Sunday, February 14, 2010

The Traveling Onion

As Professor Corrigan stated, "reading is more than looking at words in sequence." Analyzing literature is part attitude and part technique. 
My first impression after reading The Traveling Onion was very different after discussing the poem as a group. Initially, I thought the author was talking about a literal onion. I was amazed at what a huge deal the writer was making about a mere vegetable. 

  After reading the poem through once I wrote " I found this to be very interesting and in depth for something as insignificant as an onion. I am still trying to understand a deeper meaning that the author might have been trying to portray." 

     " An onion falls apart on the chopping block, a history revealed." 

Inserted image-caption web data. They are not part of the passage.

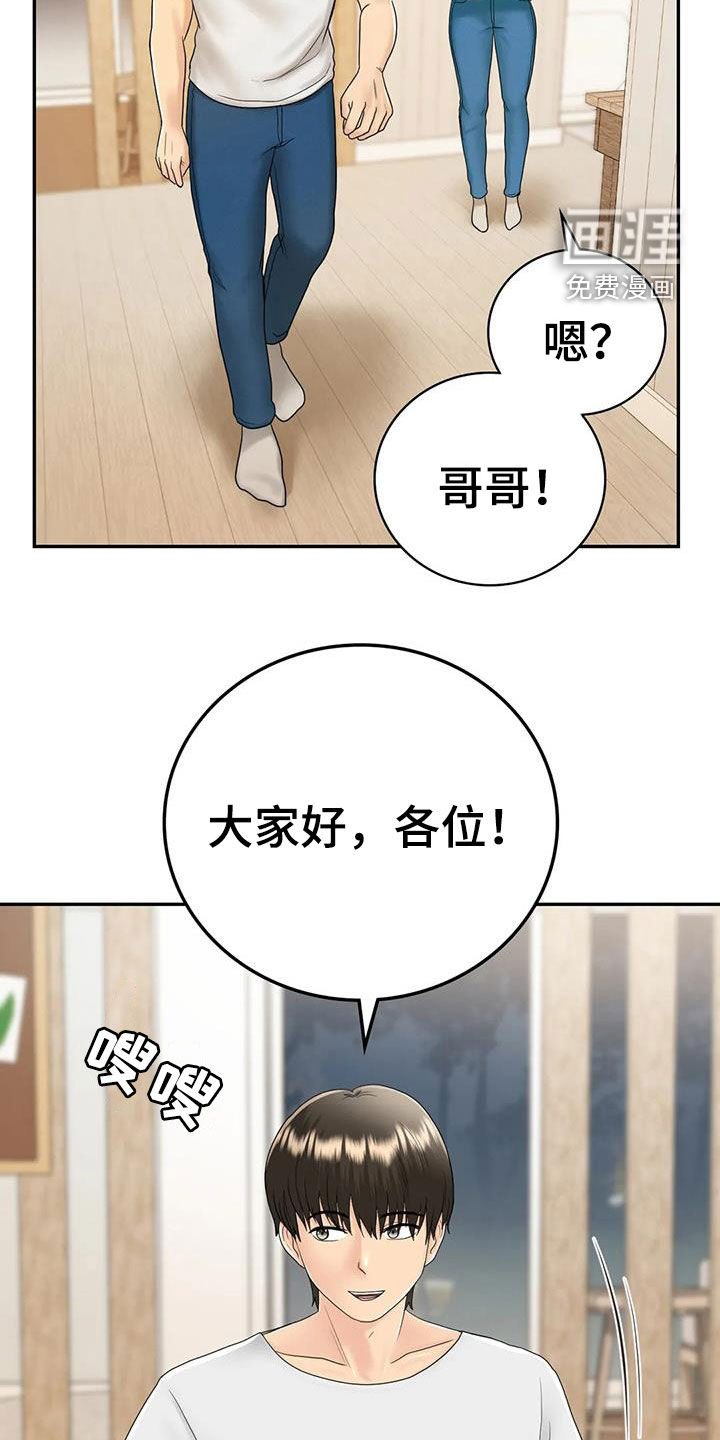 夏天的民宿第18话图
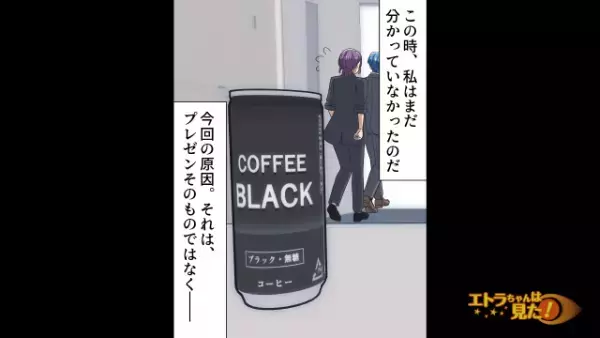 「何かいけなかったの…」反応が良かった”プレゼン”が失敗！？その後⇒「減給じゃすまないぞ！」”失敗理由”が判明し！？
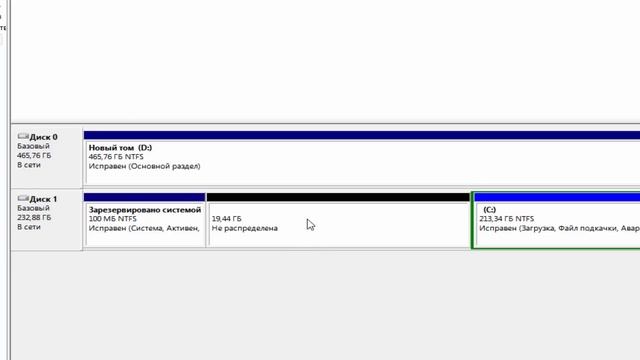 Как установить два жестких диска на компьютер ? смотреть онлайн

I didn't understand exactly what kind of history an onion could hold at first. 
After discussing the poem as a class, my  view definitely changed. After talking about the poem's content and observing an actual onion being chopped into pieces, it was easier to visualize and understand the poem itself. 
I began to understand the meaning behind "a history revealed." As I saw the onion being chopped up and its individual layers being divided, I began to realize the history and story every single thing holds behind its exterior. We, as people, all have a story to tell. 
Towards the end of the poem Nye states, " And I would never scold the onion for causing tears. It is right that tears fall for something small and forgotten. How at meal, we sit to eat, commenting on texture of meat or herbal aroma but never on the translucence of onion, now limp, now divided."
It reminded me how easily we can look past or ignore people who have such amazing stories and testimonies to share. 

I definitely learned that first impressions can be very misleading from this experiment.